Source document:
———

Thursday, December 27, 2012

December 27, 2012

Music This Saturday... New Year's Eve... New Release Tuesday...

Music This Saturday

As a central city, underground bar we choose to deny the need for New Zealand's traditional summer shutdown and urban evacuation. And so it's very much business as usual here, right down to our weekly institutions including this Saturday night's musical slot. This week it's taken by Darren Watson's Underground Blues Band. If you've ever wanted to take in one of Darren's gigs but were perhaps discouraged by their sheer popularity, this Saturday may be your best chance to find a comfortable pozzy, cradle a nice sipping beer and take in the glory of authentic blues played in a subterranean environment.

The doity old blues played filthily (Darren's words) start at 10pm.

New Year's Eve

Having been in business a few years now, we can look back at our own records and tell a little about how our customers behave when certain annual events roll around. And we have definitely learned that for our customers an increment to the portion of the date denoting the year has about the same significance as a typical Saturday night. Which is fitting since both occasions are equally predictable and momentous, even if one happens 52 times more frequently.

So this year we're treating December 31 (next Monday) quite a lot like a Saturday night - we'll get ready to serve a few more rum and cokes and pinot gris and we'll have musical support from the Nick Granville Trio from 10pm, at no charge. And we expect, in fact we promise, a lot less mayhem and carnage than you'll see on Courtenay Place.

New Release Tuesday

Another institution carries on serenely over the New Year period. New Release Tuesday will be back on New Year's Day with a Mikkeller two punch in the form of Hop Burn High and Hop Burn Low. These are top and bottom fermented versions of what are otherwise identical beers. The wort for both is essentially that of an Imperial IPA. And they both come through at a nice round 10% ABV. Fortunately the 2nd of Jan is also a holiday.

———

Dataset excerpts:
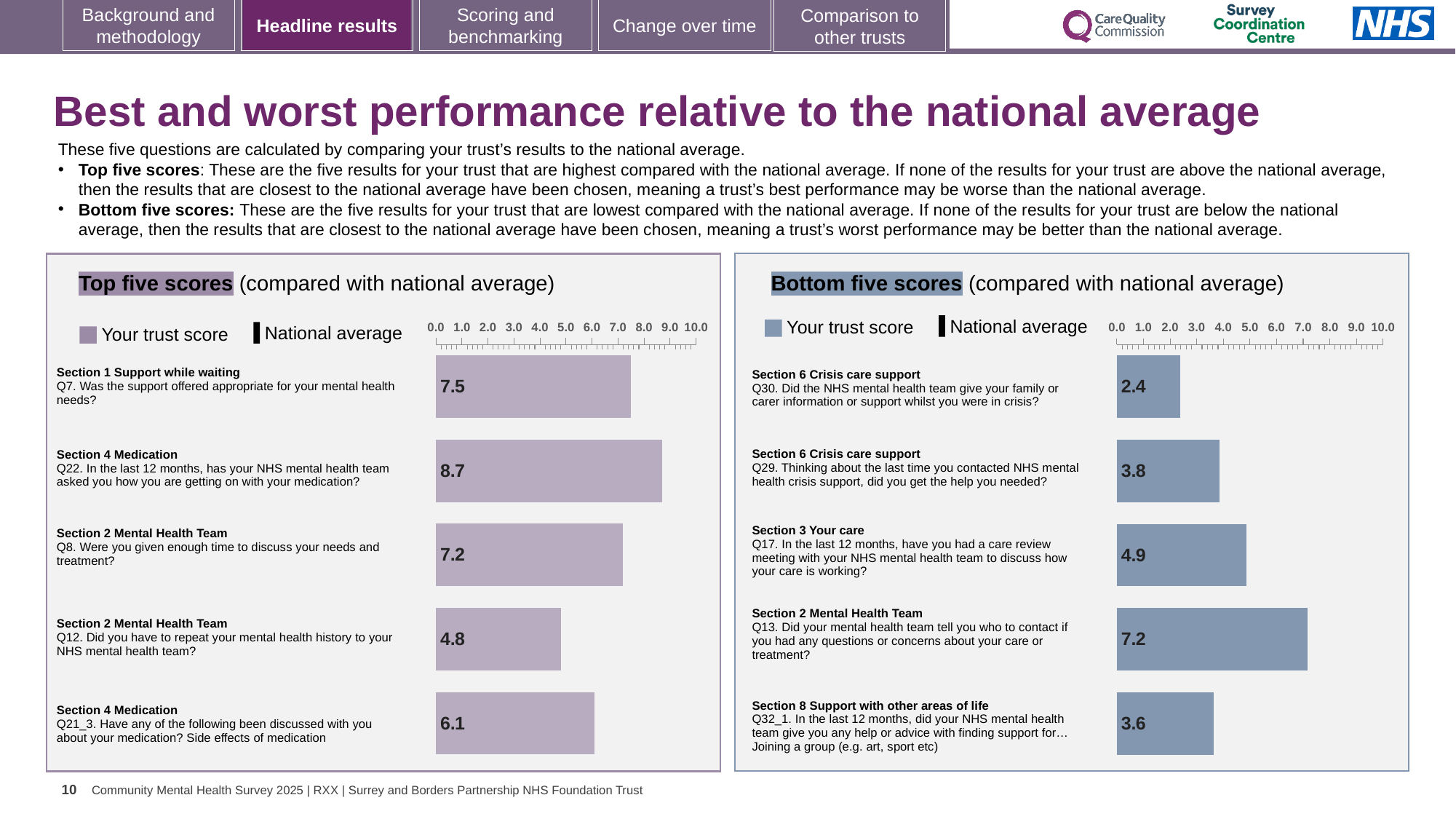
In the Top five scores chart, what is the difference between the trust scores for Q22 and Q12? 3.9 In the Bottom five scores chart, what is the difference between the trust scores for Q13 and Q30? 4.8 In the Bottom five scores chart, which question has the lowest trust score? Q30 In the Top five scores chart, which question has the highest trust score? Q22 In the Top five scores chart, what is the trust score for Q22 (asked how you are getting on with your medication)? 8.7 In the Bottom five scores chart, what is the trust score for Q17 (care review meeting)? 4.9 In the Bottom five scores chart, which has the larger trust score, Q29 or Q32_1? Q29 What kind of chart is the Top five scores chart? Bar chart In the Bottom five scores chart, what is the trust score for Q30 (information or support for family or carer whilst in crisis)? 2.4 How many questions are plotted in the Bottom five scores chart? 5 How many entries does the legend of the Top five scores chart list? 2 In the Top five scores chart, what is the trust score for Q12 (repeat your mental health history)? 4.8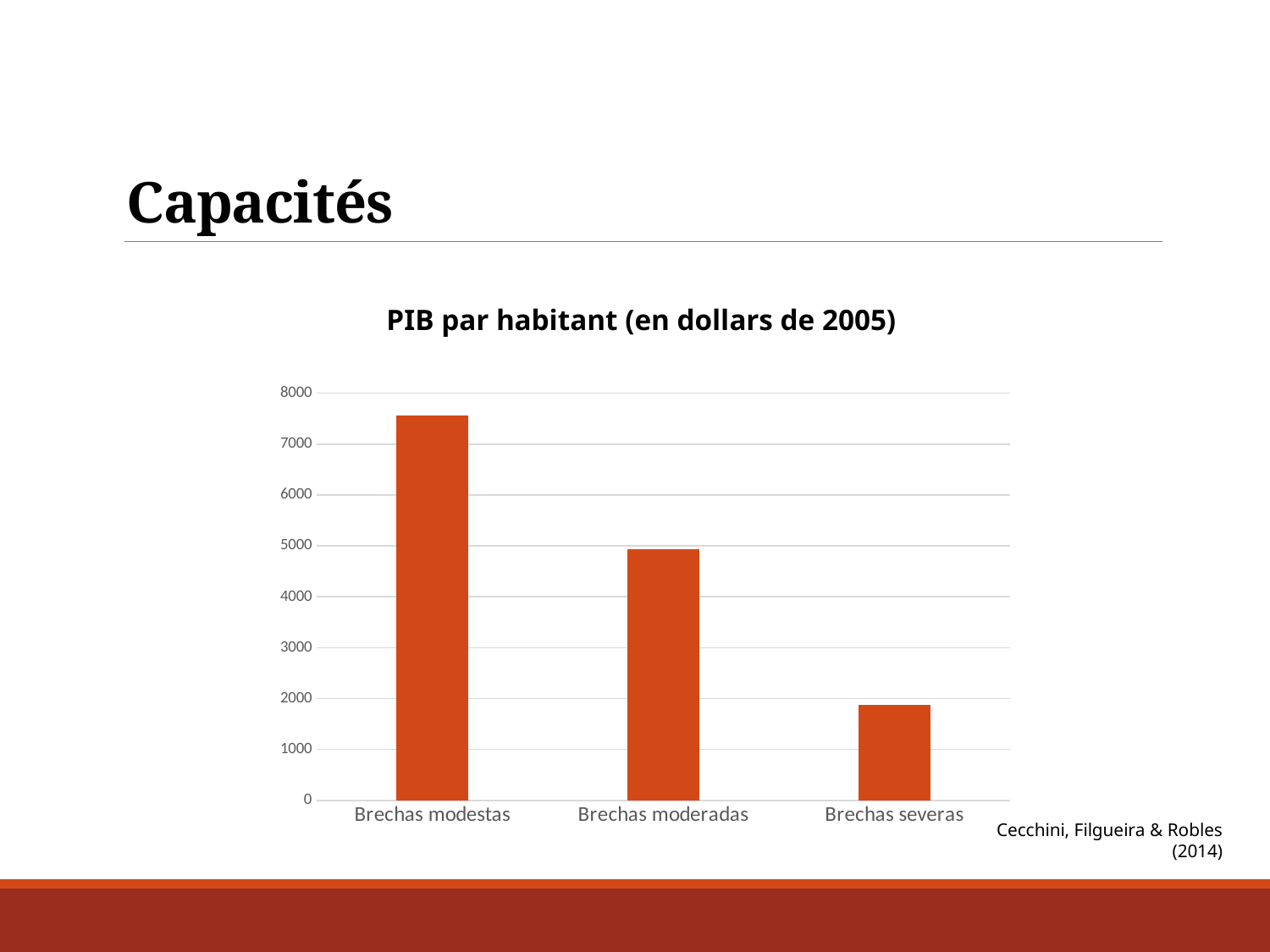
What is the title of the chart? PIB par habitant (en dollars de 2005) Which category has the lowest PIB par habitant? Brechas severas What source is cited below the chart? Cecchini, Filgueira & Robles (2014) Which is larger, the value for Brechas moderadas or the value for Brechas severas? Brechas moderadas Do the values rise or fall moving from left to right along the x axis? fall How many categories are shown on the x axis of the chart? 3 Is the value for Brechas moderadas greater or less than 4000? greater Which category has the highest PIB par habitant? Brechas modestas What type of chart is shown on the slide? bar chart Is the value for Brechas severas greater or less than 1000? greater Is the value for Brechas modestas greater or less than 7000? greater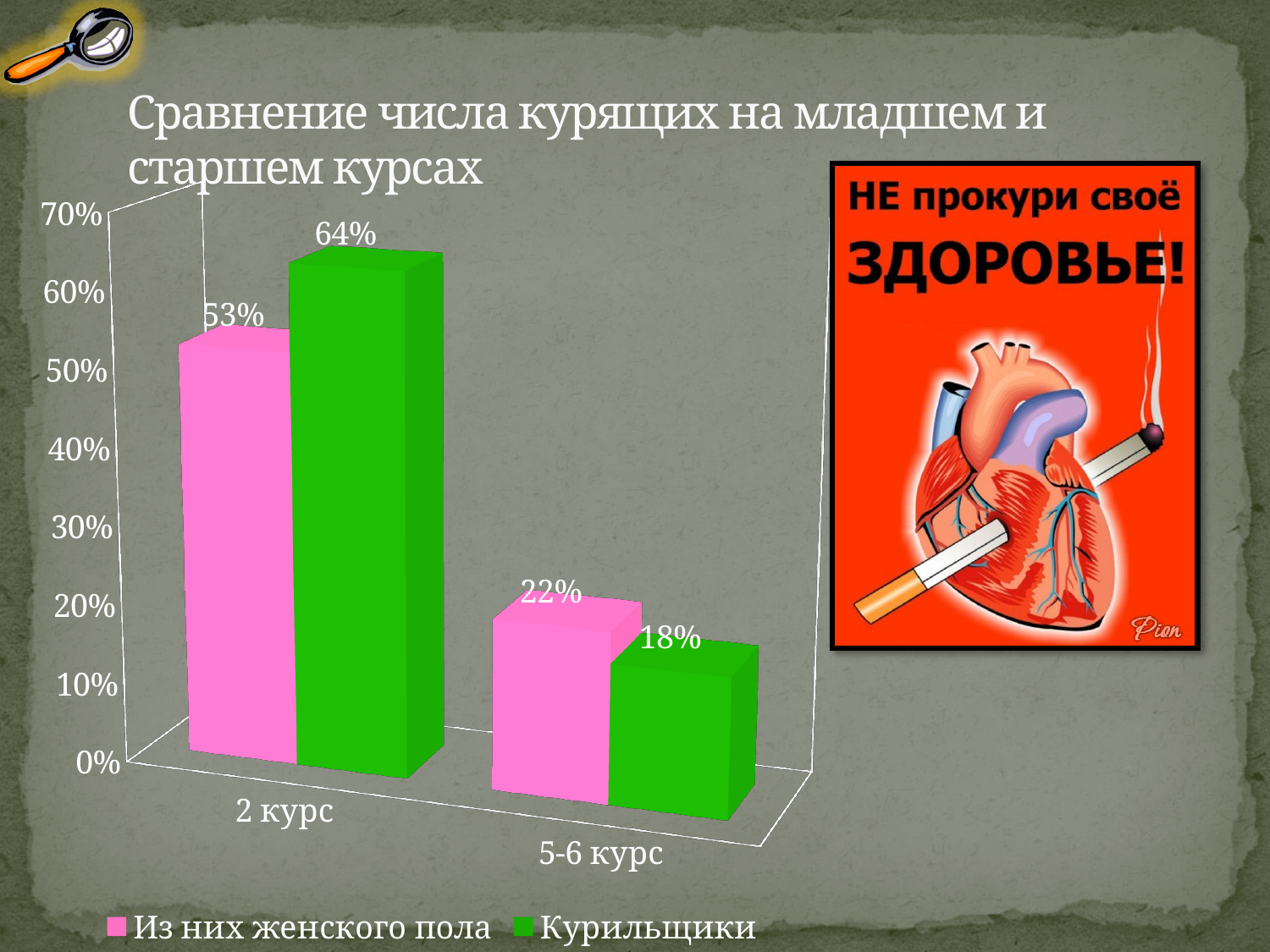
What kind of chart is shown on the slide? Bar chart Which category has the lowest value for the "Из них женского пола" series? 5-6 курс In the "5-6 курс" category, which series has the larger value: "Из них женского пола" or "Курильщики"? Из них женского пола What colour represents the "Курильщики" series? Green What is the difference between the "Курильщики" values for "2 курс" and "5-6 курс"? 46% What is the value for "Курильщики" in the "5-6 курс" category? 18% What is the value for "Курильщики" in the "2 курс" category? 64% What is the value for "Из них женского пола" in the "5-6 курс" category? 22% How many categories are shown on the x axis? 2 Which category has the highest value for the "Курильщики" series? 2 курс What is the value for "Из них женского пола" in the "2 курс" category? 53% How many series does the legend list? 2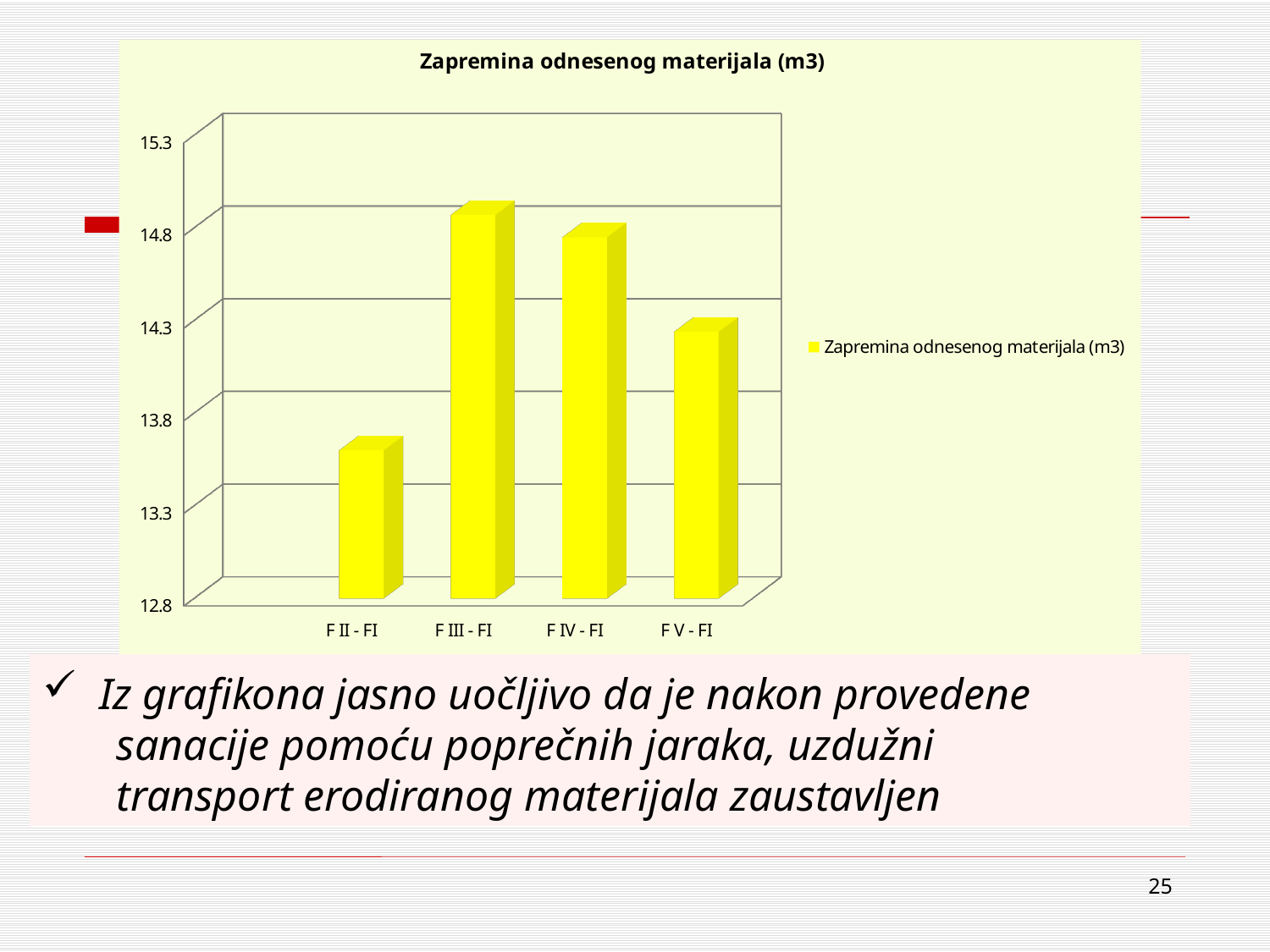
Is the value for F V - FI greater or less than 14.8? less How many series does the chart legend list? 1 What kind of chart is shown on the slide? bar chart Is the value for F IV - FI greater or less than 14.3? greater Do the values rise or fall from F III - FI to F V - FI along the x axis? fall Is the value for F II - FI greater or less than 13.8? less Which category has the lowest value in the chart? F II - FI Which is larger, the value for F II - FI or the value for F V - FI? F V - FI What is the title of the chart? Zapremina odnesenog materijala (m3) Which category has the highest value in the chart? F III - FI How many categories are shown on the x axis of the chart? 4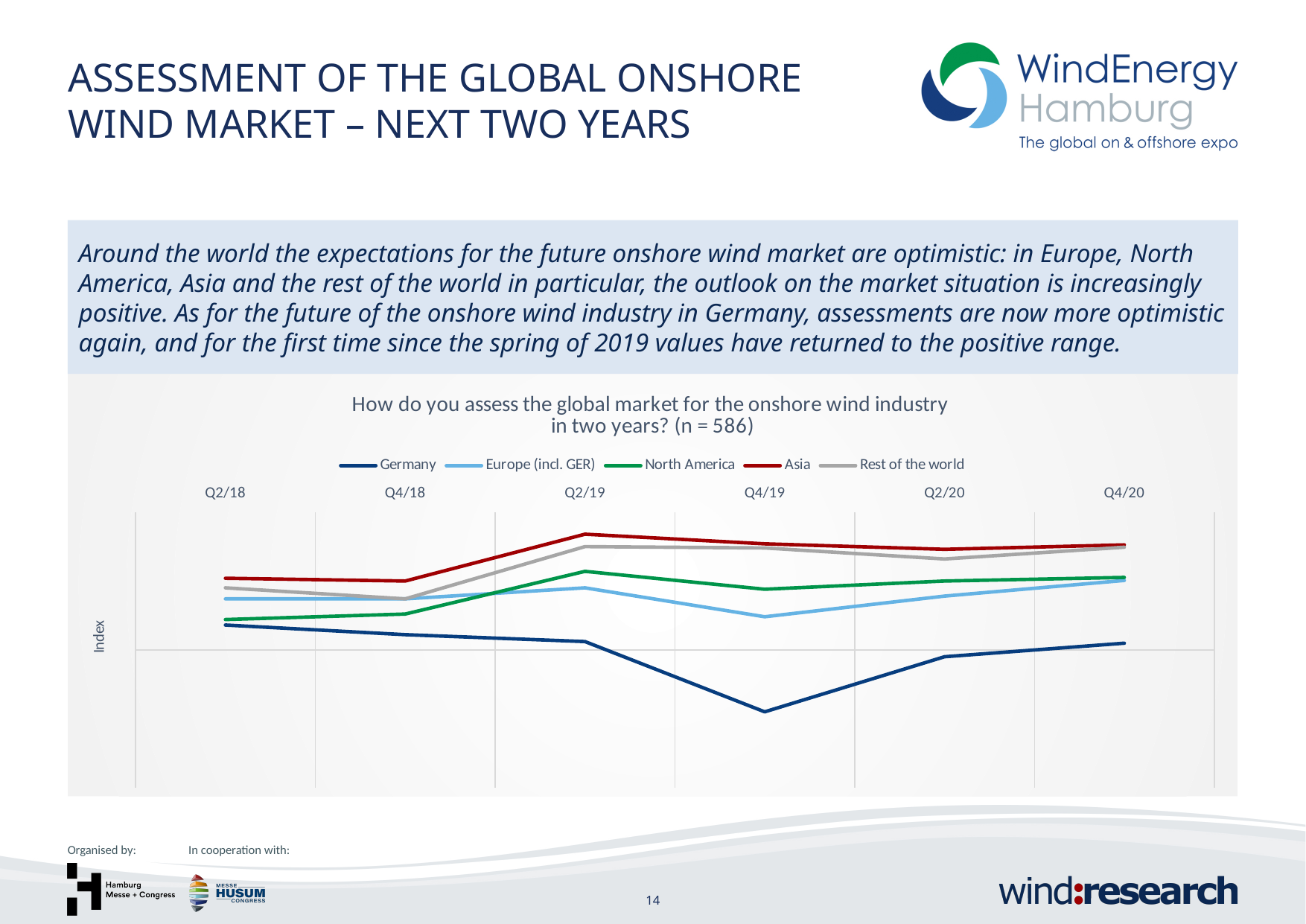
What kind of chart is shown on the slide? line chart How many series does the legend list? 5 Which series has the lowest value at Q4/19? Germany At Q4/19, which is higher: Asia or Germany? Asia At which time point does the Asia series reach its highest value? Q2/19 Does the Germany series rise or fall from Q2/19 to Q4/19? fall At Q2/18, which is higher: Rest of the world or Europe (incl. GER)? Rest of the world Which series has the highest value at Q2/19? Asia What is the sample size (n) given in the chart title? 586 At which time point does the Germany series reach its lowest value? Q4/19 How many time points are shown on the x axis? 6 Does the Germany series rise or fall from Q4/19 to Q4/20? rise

———

Exercise requirements:
1. In the bar's blog post, what strength in ABV do Hop Burn High and Hop Burn Low both have?
2. From the bar's blog post, extract word for word the passage starting at "Another institution carries" and ending at "also a holiday.".

Answers to the exercises:
1. Both come through at 10% ABV.

2.
Another institution carries on serenely over the New Year period. New Release Tuesday will be back on New Year's Day with a Mikkeller two punch in the form of Hop Burn High and Hop Burn Low. These are top and bottom fermented versions of what are otherwise identical beers. The wort for both is essentially that of an Imperial IPA. And they both come through at a nice round 10% ABV. Fortunately the 2nd of Jan is also a holiday.